METHODS:  Thirty-seven allograft archival samples were obtained from 18 patients (13 cardiac/5 renal transplant patients), based on a three year retrospective search of our University teaching hospitals tissue banks. RNA was extracted from the paraffin blocks and amplified by reverse-transcription-polymerase chain reaction (RT-PCR). Grade 3A and higher and non-rejection samples were tested. In addition, normal mouse liver tissue was isolated for comparison. Negative control samples were also included. Thirty-two cardiac biopsy samples were analyzed. Patient ages ranged from 15–67 years with a mean of 49.2 ± 15.1 SD. The average age of the blocks used was 2.0 years ± 1.29 SD (range from 13 days to 3.5 years in age). Renal allograft samples were also obtained for comparison, since renal biopsy tissue samples tend to be larger than endomyocardial samples.

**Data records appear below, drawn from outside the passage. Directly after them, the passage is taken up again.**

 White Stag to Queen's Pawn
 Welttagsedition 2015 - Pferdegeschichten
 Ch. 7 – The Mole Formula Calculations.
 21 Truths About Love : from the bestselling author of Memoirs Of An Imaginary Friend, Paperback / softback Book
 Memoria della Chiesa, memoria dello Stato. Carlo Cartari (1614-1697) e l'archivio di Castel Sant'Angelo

RESULTS:  Pathology slides were assigned histologic grades using the International Society for Heart and Lung Transplantation (ISHLT) 7 scale, and then compared to the original report after unblinding. All specimens had the same grade as the original pathology report. RT-PCR amplification of 18s RNA, 324 bp target sequence, revealed readily detectable bands. Our study showed a higher than expected yield from 31 samples studied, based on semi-quantitative RT-PCR analysis. Only one block, three years old, did not yield detectable RNA secondary to presumed degradation.

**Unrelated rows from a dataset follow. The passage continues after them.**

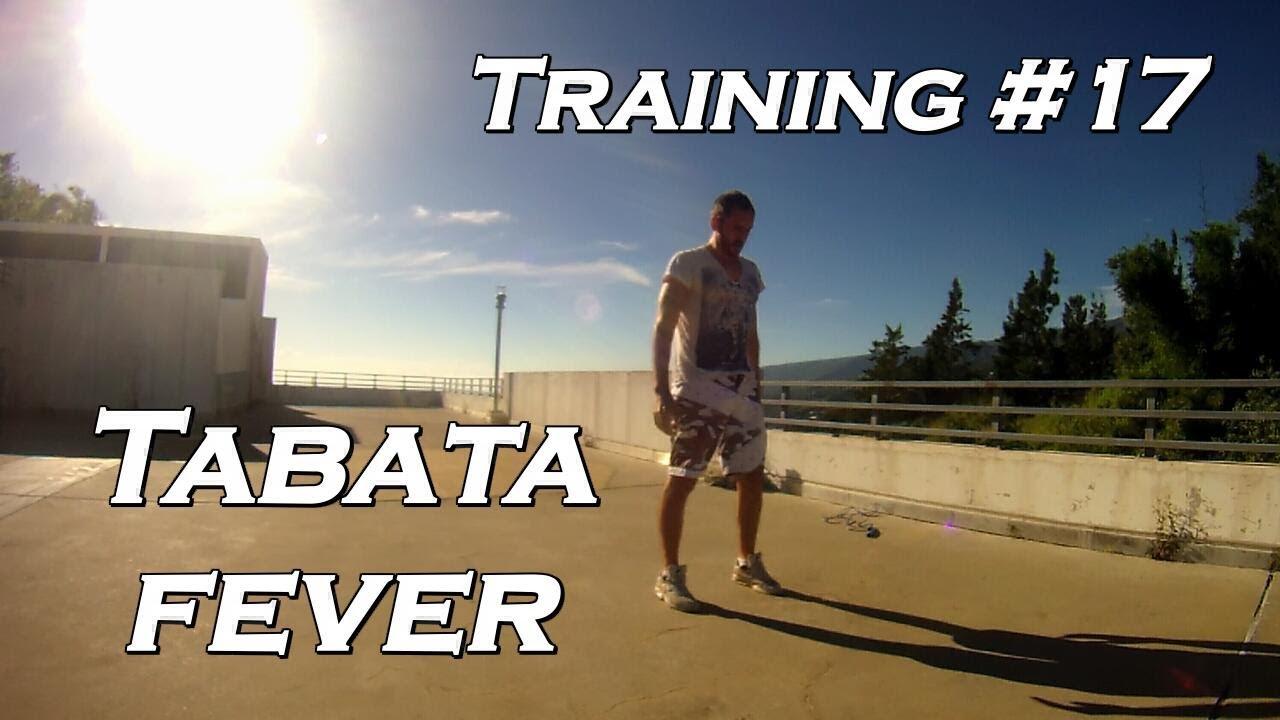 Training #17 – La Fièvre Du Tabata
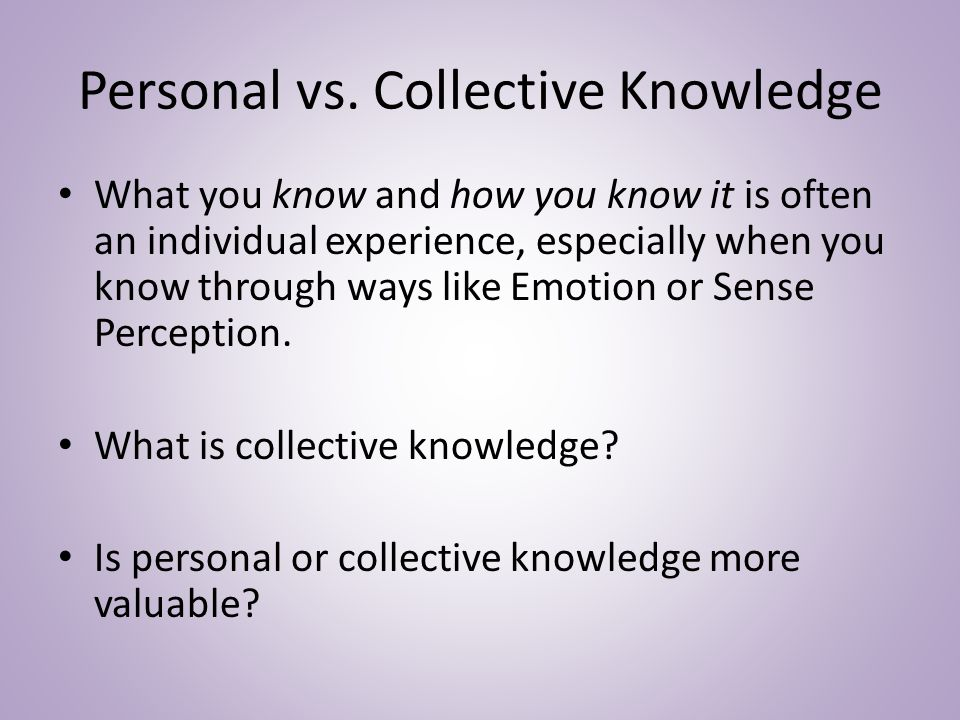 Personal vs. Collective Knowledge What you know and how you know it is often an individual experience, especially when you know through ways like Emot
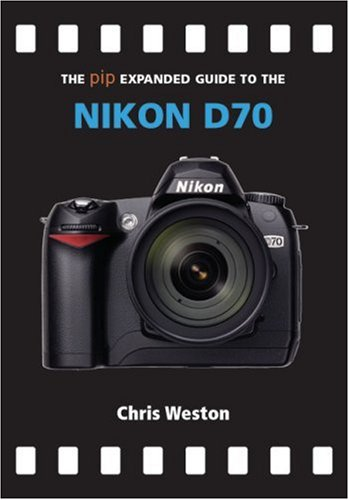 The Pip Expanded Guide to the Nikon D70
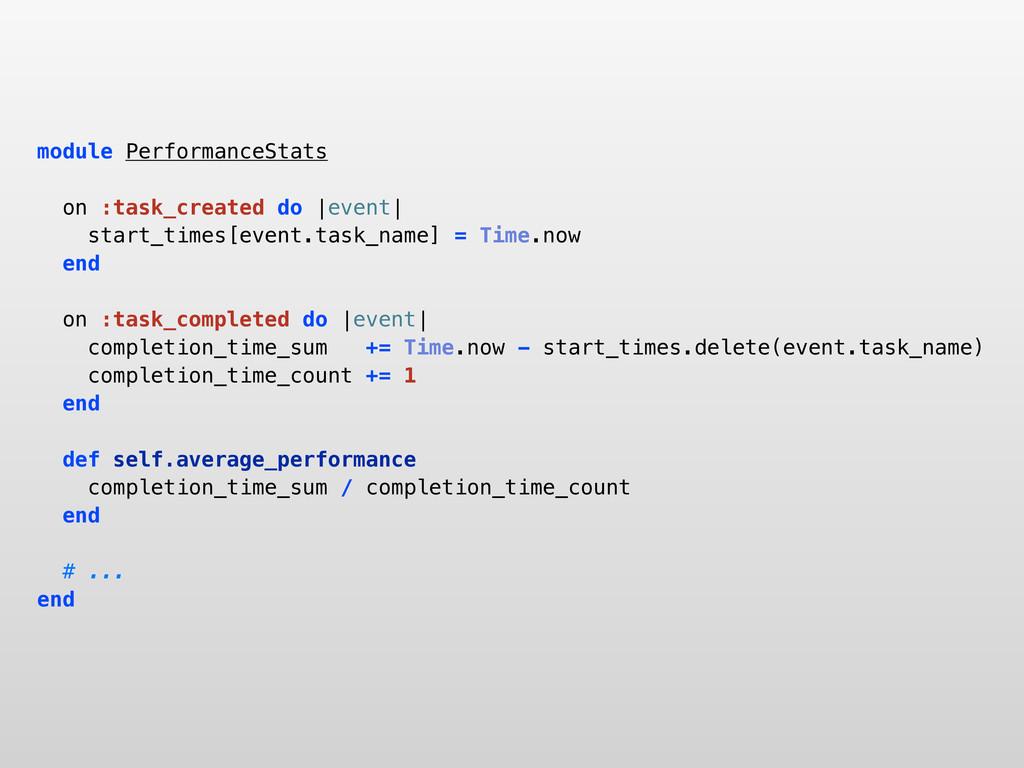 module PerformanceStats on :task_created do |ev...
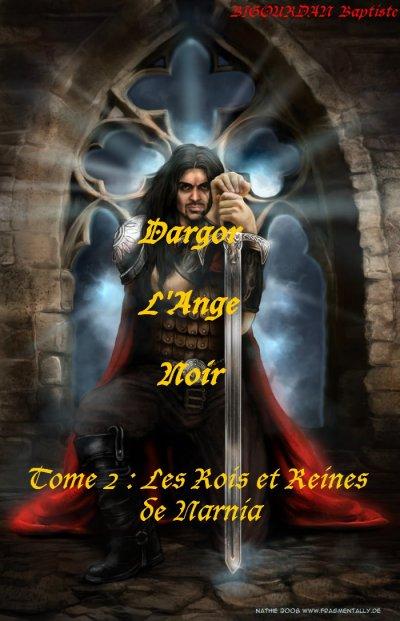 Dargor l'Ange Noir Tome 2: Les Rois et Reines de Narnia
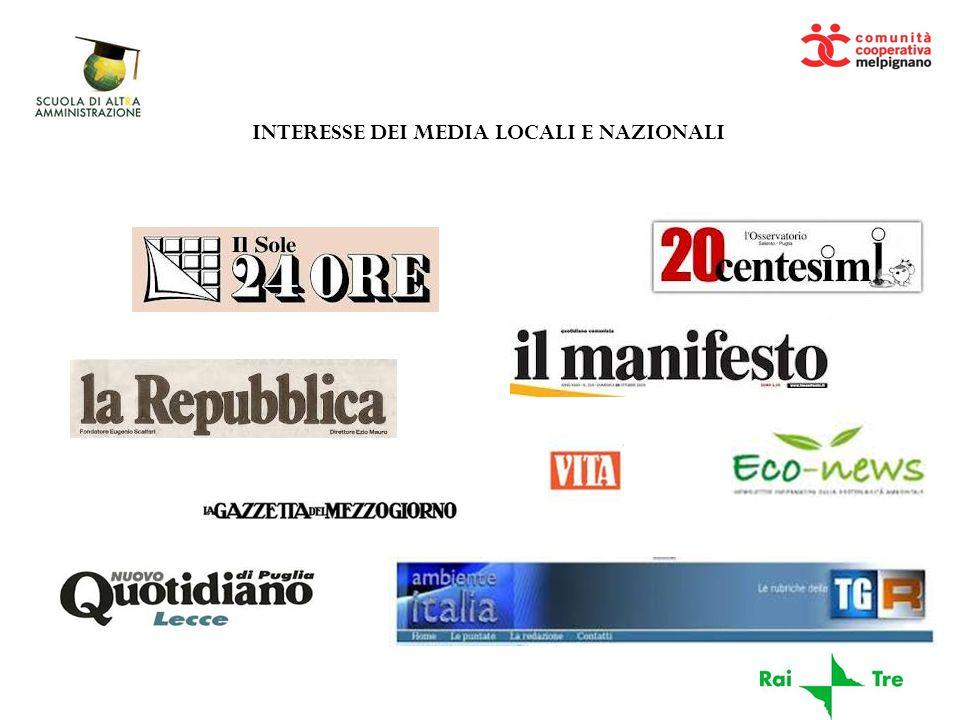 INTERESSE DEI MEDIA LOCALI E NAZIONALI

CONCLUSION:  We conclude that RNA from archived allograft tissue can be used for further experiments. The use of this tissue offers distinct advantages when correlating gene expression with clinical outcome and therapeutic response. Formalin-fixed, paraffin-embedded tissue represents widely available clinical material for retrospective patient studies.

CLINICAL IMPLICATIONS:  These tissues are an invaluable resource for the elucidation of rejection mechanisms, and exploration of differentially expressed genes as novel therapeutic targets or prognostic indicators.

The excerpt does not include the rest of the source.